SD on Long Waves, Boom & Bust

Two relevant conversations from the SD email list archive:

Where are we in the long wave?

Bill Harris asks, in 2003,

… should a reasonable person think we are now in the down side of a long wave? That the tough economic times we’ve seen for the past few years will need years to work through, as levels adjust? That simple, short-term economic fixes wont work as they may have in the past? That the concerns we’ve heard about deflation should be seen in a longer context of an entire cycle, not as an isolated event to be overcome? Is there a commonly accepted date for the start of this decline?

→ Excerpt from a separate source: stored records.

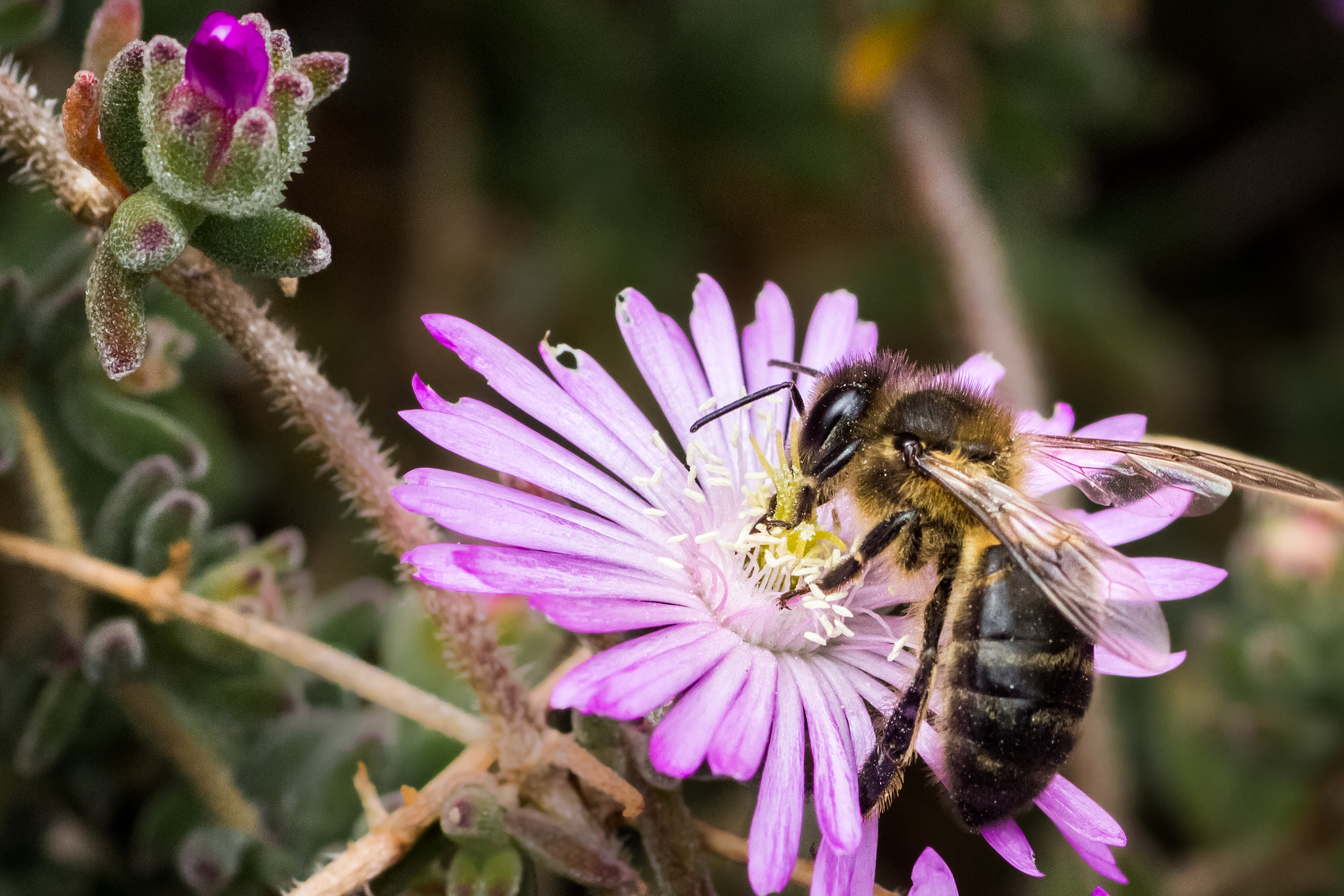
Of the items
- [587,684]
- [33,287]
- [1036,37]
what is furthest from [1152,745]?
[33,287]

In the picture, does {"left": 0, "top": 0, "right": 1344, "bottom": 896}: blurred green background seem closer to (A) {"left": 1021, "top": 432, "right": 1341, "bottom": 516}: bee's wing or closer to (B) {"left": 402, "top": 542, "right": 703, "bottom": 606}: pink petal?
(A) {"left": 1021, "top": 432, "right": 1341, "bottom": 516}: bee's wing

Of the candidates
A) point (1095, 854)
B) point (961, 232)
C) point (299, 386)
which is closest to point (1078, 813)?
point (1095, 854)

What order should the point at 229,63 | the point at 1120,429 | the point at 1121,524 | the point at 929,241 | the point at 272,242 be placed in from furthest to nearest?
the point at 929,241 → the point at 1120,429 → the point at 1121,524 → the point at 272,242 → the point at 229,63

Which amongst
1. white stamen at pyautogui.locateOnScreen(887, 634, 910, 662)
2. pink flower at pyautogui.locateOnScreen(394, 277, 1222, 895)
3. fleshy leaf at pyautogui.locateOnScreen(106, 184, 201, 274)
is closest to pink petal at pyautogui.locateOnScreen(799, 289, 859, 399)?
pink flower at pyautogui.locateOnScreen(394, 277, 1222, 895)

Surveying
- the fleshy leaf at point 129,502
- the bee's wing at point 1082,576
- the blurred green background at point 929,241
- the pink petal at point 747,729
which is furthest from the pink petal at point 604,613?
the blurred green background at point 929,241

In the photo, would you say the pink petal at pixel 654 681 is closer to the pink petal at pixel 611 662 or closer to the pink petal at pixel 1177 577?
the pink petal at pixel 611 662

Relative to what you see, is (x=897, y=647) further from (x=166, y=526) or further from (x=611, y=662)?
(x=166, y=526)
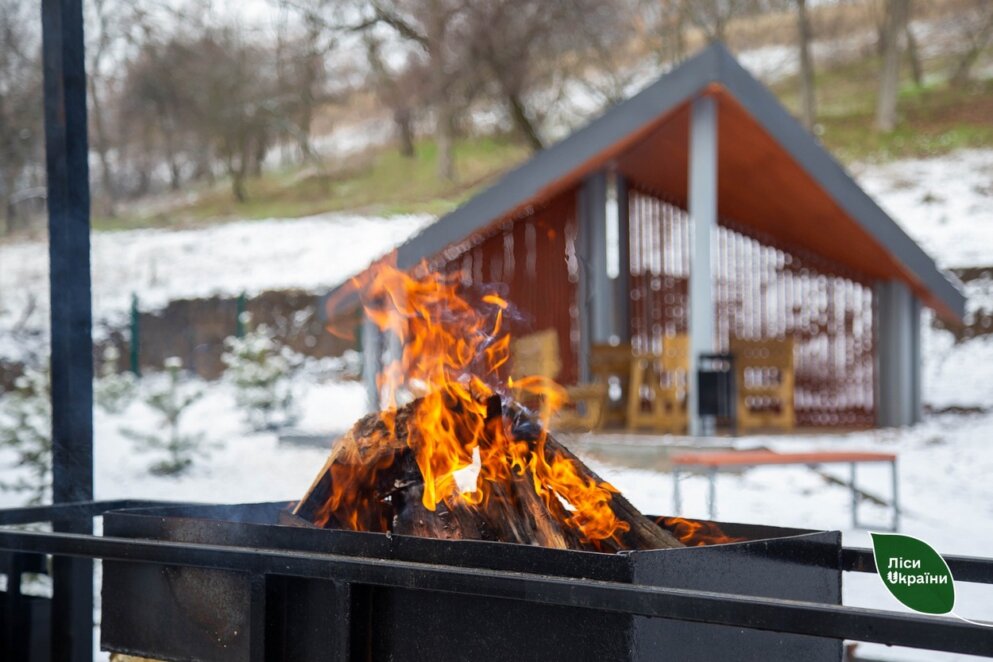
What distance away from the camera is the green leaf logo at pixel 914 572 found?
1.84 m

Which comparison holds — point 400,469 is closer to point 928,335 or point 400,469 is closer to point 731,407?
point 731,407

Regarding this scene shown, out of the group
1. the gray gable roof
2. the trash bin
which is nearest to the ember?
the gray gable roof

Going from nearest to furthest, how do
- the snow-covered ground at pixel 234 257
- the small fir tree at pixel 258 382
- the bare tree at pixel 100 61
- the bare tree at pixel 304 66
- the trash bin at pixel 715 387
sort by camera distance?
the trash bin at pixel 715 387, the small fir tree at pixel 258 382, the bare tree at pixel 100 61, the snow-covered ground at pixel 234 257, the bare tree at pixel 304 66

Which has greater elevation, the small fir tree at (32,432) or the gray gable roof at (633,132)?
the gray gable roof at (633,132)

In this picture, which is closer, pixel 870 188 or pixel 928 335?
pixel 928 335

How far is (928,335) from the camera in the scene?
19484 millimetres

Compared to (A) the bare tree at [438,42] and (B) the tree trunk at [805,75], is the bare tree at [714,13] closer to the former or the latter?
(B) the tree trunk at [805,75]

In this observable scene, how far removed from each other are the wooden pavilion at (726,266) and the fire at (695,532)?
6973mm

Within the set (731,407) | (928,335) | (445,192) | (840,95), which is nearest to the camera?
(731,407)

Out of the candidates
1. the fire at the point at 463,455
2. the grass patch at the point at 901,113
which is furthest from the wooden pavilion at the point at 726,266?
the grass patch at the point at 901,113

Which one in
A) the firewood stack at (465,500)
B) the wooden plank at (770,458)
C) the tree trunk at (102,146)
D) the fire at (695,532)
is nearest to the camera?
the firewood stack at (465,500)

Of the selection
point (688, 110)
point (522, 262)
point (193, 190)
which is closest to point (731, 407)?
point (688, 110)

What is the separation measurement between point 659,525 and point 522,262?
9801 millimetres

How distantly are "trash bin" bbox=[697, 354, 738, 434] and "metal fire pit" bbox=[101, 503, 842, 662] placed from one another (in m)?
7.02
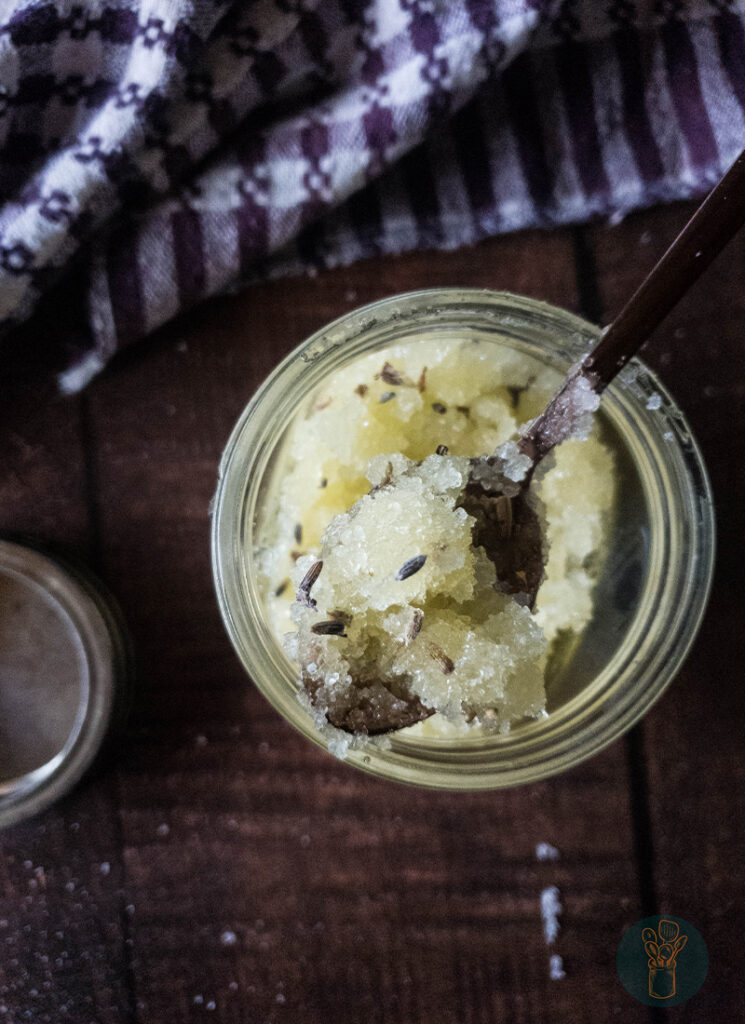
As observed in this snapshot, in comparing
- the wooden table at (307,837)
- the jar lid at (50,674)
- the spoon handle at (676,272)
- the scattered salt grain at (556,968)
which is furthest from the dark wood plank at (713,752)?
the jar lid at (50,674)

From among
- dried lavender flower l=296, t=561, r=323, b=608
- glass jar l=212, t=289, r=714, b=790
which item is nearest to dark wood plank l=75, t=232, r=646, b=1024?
glass jar l=212, t=289, r=714, b=790

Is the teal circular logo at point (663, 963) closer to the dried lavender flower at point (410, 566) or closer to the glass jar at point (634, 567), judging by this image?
the glass jar at point (634, 567)

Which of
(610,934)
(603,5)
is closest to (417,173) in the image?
(603,5)

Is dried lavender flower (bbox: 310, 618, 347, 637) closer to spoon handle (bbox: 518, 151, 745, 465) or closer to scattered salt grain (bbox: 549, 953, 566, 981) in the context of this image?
spoon handle (bbox: 518, 151, 745, 465)

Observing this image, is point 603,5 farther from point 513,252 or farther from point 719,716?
point 719,716

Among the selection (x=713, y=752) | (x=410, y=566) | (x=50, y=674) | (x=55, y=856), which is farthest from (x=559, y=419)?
(x=55, y=856)

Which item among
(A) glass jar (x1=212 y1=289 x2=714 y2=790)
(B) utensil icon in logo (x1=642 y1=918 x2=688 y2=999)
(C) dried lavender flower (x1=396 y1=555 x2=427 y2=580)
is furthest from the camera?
(B) utensil icon in logo (x1=642 y1=918 x2=688 y2=999)
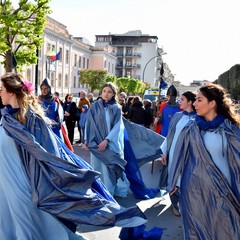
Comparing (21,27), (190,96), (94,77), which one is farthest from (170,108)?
(94,77)

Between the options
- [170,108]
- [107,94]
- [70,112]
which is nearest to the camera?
[107,94]

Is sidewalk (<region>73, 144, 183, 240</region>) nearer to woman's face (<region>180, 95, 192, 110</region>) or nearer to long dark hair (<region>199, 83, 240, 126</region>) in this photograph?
woman's face (<region>180, 95, 192, 110</region>)

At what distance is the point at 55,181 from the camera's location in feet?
9.76

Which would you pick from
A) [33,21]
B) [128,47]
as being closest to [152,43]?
[128,47]

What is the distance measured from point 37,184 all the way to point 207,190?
1.43 meters

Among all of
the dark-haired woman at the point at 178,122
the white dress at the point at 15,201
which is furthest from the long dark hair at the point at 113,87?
the white dress at the point at 15,201

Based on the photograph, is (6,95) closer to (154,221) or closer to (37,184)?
(37,184)

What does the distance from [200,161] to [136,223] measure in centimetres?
77

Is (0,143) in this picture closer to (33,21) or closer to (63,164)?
(63,164)

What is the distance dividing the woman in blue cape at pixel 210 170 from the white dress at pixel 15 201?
50.9 inches

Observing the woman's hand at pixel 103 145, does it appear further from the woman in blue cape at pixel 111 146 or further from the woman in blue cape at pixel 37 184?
the woman in blue cape at pixel 37 184

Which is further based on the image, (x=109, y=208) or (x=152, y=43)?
(x=152, y=43)

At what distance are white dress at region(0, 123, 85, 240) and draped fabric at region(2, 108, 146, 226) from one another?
69 millimetres

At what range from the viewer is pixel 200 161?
10.2ft
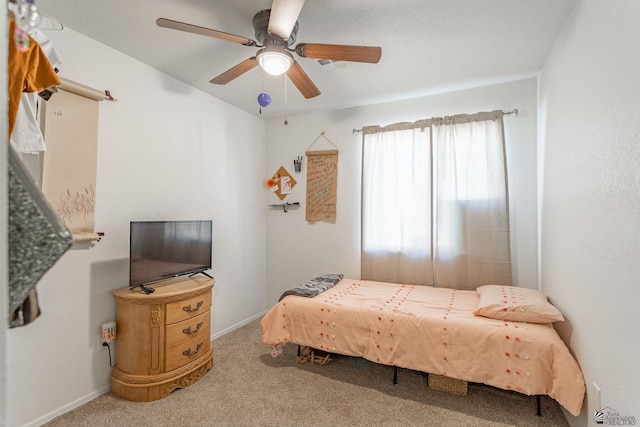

Was Bill 5 years ahead of schedule?

Preventing the next boom and bust

Kim Warren asks, in 2001,

This is a puzzle – we take a large fraction of the very brightest and best educated people in the world, put them through 2 years of further intensive education in how business, finance and economics are supposed to work, set them to work in big consulting firms, VCs, and investment banks, pay them highly and supervise them with very experienced and equally bright managers. Yet still we manage to invent quite implausible business ideas, project unsustainable earnings and market performance, and divert huge sums of money and talented people from useful activity into a collective fantasy. Some important questions remain unanswered, like who they are, what they did, how they got away with it, and why the rest of us meekly went along with them? So the challenge to SDers in business is … where is the next bubble coming from, what will it look like, and how can we stop it?

Clearly this is one nut we haven’t cracked.